■ EXERCISE PROMPT
Images should be left out, and everything else in the listing reproduced exactly.

■ RECORD EXCERPTS
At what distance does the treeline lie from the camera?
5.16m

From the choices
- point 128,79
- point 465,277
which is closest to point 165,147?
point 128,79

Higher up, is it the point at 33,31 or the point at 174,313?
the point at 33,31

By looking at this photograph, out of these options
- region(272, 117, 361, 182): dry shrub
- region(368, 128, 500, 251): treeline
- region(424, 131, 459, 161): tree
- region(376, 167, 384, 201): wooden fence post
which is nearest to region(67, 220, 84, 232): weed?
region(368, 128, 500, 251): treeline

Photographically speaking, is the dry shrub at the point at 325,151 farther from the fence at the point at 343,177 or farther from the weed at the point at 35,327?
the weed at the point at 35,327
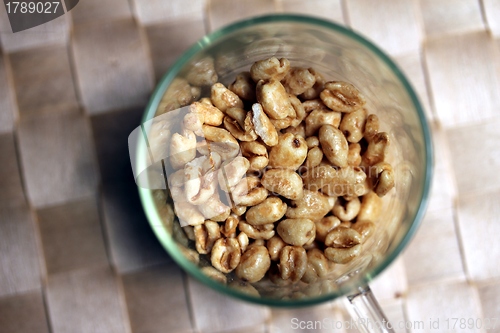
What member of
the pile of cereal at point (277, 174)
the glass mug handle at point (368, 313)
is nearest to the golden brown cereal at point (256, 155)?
the pile of cereal at point (277, 174)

■ ANSWER FOR THE TASK
At what distance does the treeline lie from the camera?
5.16m

From the choices
- point 128,79
- point 465,277
which is closest to point 165,147?
point 128,79

Higher up, is it the point at 33,31 or the point at 174,313?
the point at 33,31

By looking at this photograph, out of these options
- region(272, 117, 361, 182): dry shrub
- region(368, 128, 500, 251): treeline
- region(424, 131, 459, 161): tree
- region(376, 167, 384, 201): wooden fence post
which is nearest to region(67, 220, 84, 232): weed?
region(368, 128, 500, 251): treeline

Photographically speaking, is the dry shrub at the point at 325,151 farther from the fence at the point at 343,177 or farther from the weed at the point at 35,327?
the weed at the point at 35,327
What member of
the pile of cereal at point (277, 174)
the glass mug handle at point (368, 313)
is nearest to the golden brown cereal at point (256, 155)?
the pile of cereal at point (277, 174)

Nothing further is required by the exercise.